The crowd looks at the solitary man. One word from him and the woman dies. Unexpectedly, the solitary man stoops and, using his finger, writes on the ground. He proclaims, "If any one of you is without sin, let him be the first to throw a stone at her."
" 'Holmes! That is the Christ–!' began Watson...."
Jesus stoops and again writes on the ground.
" 'Why are we here, Sherlock?' inquired the doctor.... 'I cannot think of any mystery here worth investigating.' "
This is not your typical retelling of John 8:2-11 in the Bible. But hand Sherlock Holmes, London's famous fictional detective, a Bible and a time machine and he will sleuth his way through Scripture.
Author Len Bailey unleashes the witty and well-versed Holmes and Dr. John Watson to solve the Bible's ultimate mysteries in "Sherlock Holmes and the Needle's Eye." The detective and the doctor time-travel through the Old and New Testaments to shed light on 10 stories as well as unravel some of the stories' most perplexing details. For example, why did Ahithophel hang himself? (See 2 Samuel 17:1-14, 23.) Why did David choose five stones to battle Goliath? (See 1 Samuel 17:40-50.) And what did Jesus write in the dirt on that morning when a woman's life hung in the balance (page 29)?
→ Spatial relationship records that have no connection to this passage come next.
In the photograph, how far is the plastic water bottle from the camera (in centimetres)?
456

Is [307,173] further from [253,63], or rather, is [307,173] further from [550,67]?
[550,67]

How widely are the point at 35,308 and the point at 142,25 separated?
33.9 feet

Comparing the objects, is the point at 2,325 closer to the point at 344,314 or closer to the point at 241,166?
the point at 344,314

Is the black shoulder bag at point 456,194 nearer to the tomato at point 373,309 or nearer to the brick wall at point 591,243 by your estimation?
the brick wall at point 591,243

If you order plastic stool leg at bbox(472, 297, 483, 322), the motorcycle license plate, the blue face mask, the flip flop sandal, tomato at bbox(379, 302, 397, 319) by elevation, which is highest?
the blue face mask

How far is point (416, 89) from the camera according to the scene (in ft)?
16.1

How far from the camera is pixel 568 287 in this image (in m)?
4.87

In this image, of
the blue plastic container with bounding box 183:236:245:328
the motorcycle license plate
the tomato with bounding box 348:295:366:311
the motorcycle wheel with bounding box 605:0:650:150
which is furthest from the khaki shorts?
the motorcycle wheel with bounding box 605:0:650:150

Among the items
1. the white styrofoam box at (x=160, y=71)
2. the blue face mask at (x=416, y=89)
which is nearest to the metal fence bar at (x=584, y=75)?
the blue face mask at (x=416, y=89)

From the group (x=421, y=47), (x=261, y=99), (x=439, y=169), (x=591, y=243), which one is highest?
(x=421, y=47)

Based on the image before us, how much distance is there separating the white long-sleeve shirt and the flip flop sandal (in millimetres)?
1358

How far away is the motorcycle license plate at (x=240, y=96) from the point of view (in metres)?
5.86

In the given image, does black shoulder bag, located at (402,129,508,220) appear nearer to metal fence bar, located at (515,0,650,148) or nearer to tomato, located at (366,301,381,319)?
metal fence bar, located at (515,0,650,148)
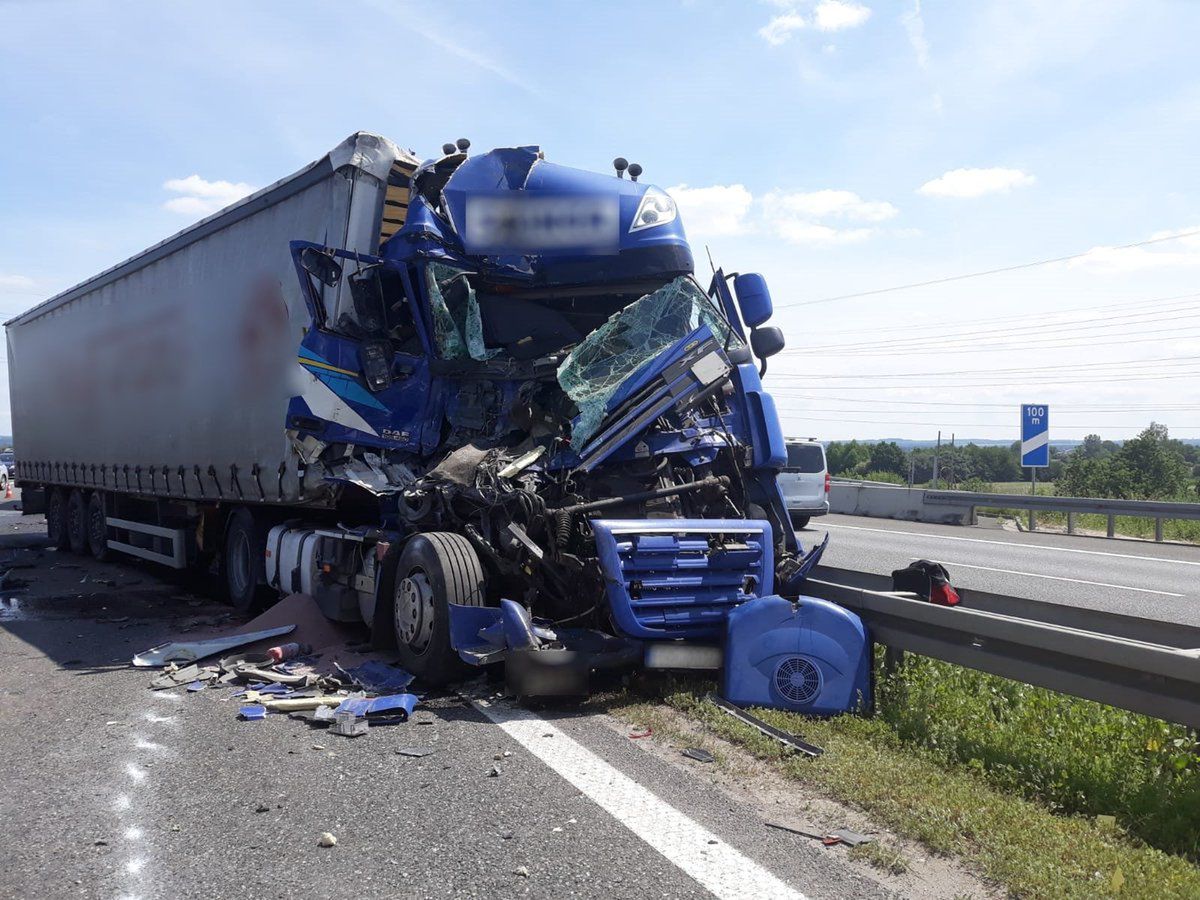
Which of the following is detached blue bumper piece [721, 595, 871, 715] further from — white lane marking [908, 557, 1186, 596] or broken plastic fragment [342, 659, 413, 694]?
white lane marking [908, 557, 1186, 596]

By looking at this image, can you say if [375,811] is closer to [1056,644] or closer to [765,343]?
[1056,644]

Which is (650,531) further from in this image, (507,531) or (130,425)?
(130,425)

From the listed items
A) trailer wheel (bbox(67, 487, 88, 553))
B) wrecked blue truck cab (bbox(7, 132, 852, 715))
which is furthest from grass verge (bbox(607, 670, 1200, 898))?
trailer wheel (bbox(67, 487, 88, 553))

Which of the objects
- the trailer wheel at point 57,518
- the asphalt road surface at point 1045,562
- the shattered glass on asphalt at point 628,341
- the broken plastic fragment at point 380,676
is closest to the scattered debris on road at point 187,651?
the broken plastic fragment at point 380,676

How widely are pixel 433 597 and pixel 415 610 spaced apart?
0.29 meters

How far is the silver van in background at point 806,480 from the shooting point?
19391 mm

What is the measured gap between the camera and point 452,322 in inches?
284

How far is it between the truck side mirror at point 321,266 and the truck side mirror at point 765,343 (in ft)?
10.4

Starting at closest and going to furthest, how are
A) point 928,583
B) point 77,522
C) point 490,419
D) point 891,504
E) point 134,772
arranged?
point 134,772 → point 928,583 → point 490,419 → point 77,522 → point 891,504

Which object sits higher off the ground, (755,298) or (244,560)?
(755,298)

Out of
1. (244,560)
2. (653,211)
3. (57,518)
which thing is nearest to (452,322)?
(653,211)

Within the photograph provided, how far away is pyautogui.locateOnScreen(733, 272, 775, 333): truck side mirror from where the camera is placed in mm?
7262

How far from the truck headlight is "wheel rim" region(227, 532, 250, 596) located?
4.88 m

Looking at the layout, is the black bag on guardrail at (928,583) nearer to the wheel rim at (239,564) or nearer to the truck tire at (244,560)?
the truck tire at (244,560)
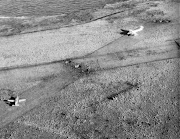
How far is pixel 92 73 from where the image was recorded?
32.1ft

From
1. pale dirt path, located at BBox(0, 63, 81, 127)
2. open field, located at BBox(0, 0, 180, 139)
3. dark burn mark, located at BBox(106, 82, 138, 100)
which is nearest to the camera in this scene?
open field, located at BBox(0, 0, 180, 139)

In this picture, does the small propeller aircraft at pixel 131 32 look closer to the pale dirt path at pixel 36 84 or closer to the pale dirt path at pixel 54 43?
the pale dirt path at pixel 54 43

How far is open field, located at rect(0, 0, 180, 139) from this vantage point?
768 cm

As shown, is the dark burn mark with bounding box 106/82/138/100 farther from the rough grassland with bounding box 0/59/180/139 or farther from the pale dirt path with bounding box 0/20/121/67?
the pale dirt path with bounding box 0/20/121/67

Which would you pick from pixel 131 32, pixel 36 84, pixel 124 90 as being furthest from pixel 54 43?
pixel 124 90

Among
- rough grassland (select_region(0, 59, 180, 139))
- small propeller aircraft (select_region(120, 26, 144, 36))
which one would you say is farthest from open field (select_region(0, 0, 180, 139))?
small propeller aircraft (select_region(120, 26, 144, 36))

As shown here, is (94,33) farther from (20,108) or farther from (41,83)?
(20,108)

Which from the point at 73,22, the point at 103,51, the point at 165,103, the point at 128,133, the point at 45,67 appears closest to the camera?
the point at 128,133

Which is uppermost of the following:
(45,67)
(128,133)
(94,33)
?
(94,33)

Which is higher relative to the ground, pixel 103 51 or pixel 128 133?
pixel 103 51

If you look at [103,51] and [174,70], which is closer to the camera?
[174,70]

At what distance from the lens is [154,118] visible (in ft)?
25.4

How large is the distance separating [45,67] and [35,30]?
128 inches

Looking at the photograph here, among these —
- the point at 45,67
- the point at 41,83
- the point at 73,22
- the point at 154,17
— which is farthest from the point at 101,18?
the point at 41,83
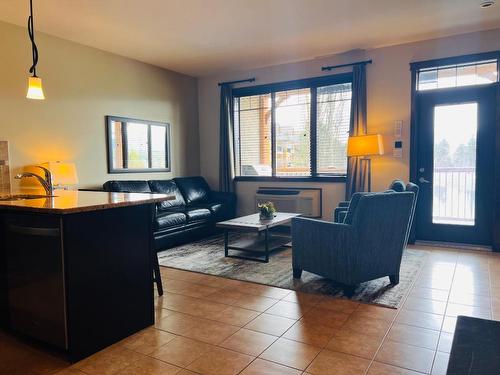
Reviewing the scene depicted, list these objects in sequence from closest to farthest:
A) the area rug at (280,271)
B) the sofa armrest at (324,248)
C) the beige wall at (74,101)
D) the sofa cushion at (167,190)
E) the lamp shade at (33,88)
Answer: the lamp shade at (33,88)
the sofa armrest at (324,248)
the area rug at (280,271)
the beige wall at (74,101)
the sofa cushion at (167,190)

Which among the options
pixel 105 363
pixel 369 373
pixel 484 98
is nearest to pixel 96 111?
pixel 105 363

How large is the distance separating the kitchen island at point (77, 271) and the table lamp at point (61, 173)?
1.79 meters

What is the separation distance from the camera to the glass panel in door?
4.87 m

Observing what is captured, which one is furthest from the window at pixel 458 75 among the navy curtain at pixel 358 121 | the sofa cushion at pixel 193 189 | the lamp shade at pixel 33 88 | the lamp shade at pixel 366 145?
the lamp shade at pixel 33 88

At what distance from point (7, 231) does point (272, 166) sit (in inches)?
174

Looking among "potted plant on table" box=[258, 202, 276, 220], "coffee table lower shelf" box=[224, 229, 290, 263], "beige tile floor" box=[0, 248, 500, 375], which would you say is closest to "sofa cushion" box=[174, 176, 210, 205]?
"coffee table lower shelf" box=[224, 229, 290, 263]

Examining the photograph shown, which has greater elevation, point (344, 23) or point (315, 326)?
point (344, 23)

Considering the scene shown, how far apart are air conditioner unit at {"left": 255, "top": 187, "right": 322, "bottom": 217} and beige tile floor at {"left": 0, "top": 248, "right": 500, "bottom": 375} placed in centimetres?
244

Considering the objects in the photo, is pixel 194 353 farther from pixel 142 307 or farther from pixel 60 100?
pixel 60 100

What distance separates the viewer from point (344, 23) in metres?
4.36

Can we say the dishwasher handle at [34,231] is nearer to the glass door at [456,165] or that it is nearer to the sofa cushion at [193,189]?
the sofa cushion at [193,189]

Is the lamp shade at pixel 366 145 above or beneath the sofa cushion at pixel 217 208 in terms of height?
above

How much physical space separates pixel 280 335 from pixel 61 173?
10.3 feet

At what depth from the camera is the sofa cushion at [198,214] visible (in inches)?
208
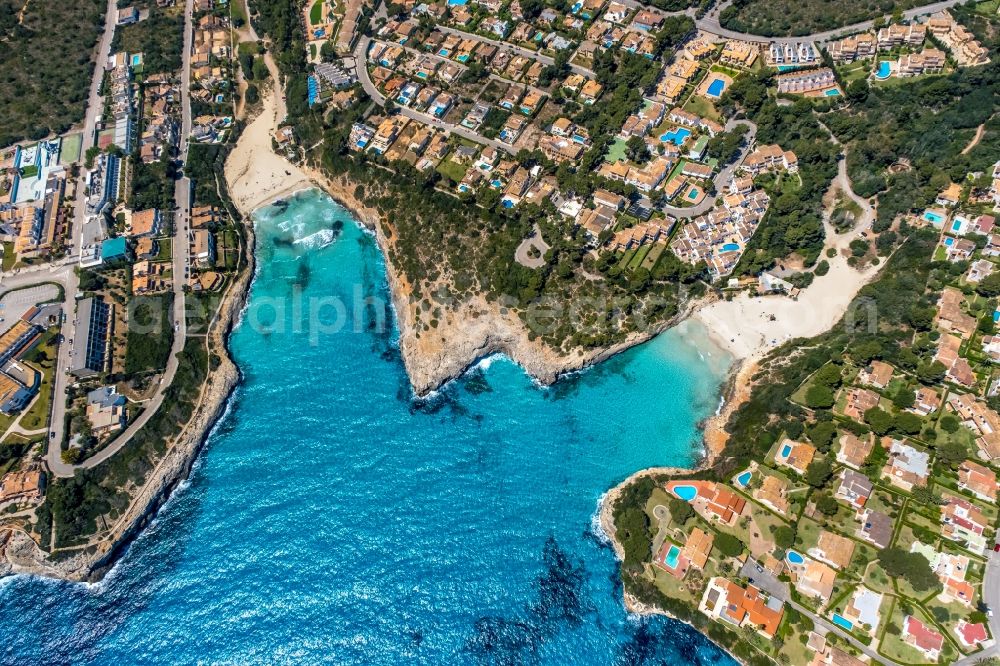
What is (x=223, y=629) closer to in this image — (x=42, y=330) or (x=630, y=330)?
(x=42, y=330)

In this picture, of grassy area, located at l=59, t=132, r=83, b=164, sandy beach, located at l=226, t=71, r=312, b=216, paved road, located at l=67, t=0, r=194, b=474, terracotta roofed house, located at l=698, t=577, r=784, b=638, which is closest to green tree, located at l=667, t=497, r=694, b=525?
terracotta roofed house, located at l=698, t=577, r=784, b=638

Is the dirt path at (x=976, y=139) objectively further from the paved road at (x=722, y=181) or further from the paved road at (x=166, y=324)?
the paved road at (x=166, y=324)

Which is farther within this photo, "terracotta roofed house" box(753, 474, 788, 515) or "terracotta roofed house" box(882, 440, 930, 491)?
"terracotta roofed house" box(753, 474, 788, 515)

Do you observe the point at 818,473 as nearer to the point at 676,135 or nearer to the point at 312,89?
the point at 676,135

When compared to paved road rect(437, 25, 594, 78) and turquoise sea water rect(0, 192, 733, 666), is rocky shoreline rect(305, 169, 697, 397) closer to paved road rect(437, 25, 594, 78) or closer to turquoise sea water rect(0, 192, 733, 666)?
turquoise sea water rect(0, 192, 733, 666)

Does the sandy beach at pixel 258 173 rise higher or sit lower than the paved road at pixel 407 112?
lower

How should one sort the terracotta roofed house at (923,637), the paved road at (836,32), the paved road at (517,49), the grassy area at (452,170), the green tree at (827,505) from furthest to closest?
the paved road at (517,49), the paved road at (836,32), the grassy area at (452,170), the green tree at (827,505), the terracotta roofed house at (923,637)

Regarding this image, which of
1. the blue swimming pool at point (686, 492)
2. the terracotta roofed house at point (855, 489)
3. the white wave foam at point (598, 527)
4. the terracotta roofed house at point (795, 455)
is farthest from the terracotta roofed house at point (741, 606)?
the terracotta roofed house at point (795, 455)
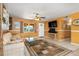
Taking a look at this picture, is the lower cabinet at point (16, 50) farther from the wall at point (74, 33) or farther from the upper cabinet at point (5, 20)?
the wall at point (74, 33)

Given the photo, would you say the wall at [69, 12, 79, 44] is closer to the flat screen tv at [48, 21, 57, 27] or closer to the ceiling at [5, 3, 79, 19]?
the ceiling at [5, 3, 79, 19]

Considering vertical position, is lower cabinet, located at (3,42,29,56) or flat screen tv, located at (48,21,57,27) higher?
flat screen tv, located at (48,21,57,27)

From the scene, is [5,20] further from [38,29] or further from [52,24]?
[52,24]

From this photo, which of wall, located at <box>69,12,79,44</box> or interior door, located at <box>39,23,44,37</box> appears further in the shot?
interior door, located at <box>39,23,44,37</box>

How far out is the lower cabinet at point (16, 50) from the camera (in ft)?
6.23

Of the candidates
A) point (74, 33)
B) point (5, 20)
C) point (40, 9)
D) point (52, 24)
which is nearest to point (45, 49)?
point (52, 24)

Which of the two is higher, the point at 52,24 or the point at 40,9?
the point at 40,9

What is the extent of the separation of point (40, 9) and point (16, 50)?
92cm

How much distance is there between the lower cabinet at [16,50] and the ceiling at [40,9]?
578 millimetres

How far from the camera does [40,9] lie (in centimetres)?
191

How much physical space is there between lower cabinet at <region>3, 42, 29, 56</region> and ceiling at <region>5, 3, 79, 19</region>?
1.90 feet

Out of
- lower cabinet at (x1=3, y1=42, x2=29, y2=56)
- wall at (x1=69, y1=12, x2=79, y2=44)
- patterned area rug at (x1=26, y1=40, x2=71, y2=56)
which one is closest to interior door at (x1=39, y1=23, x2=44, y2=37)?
patterned area rug at (x1=26, y1=40, x2=71, y2=56)

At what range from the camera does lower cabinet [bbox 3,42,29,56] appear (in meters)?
1.90

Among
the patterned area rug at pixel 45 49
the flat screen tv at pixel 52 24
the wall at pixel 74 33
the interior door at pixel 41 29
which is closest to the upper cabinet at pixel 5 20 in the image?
the patterned area rug at pixel 45 49
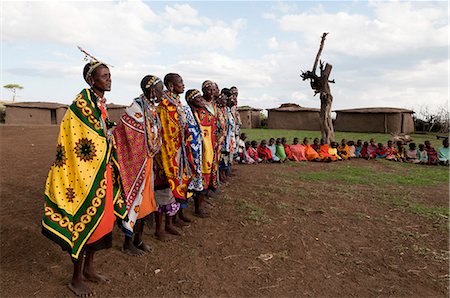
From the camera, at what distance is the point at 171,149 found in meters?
4.06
Even though Holmes and Watson are fictional characters, there's plenty to learn from the Baker Street boys' sleuthing skills. As pastor, writer, and Bible teacher Warren W. Wiresbe says in the book's foreword, taking a page from another Holmes novel, " 'It is a capital mistake to theorize before you have all the evidence. It biases the judgement.' That principle applies also to Bible study...."
In each biblical mystery, Holmes and Watson observe the people and setting and then return to London to consult scholarly experts or other books of the Bible for additional clues – a practice not much different than what is employed by those who study Scripture today. If only today's readers had a time-traveling machine! For those who wish to familiarize themselves with each mystery's environment before delving into the case – to try to beat the sleuths at their own game – investigative questions are included at the end of the book.
"The Needle's Eye" successfully melds Sir Arthur Conan Doyle's classic Victorian-era detective series with the Scriptures. And by doing so, Bailey gives readers – both those familiar with these biblical stories and those who are not – a seriously good adventure. By the end of the "Needle's Eye," the Bible's most puzzling passages may seem rather elementary.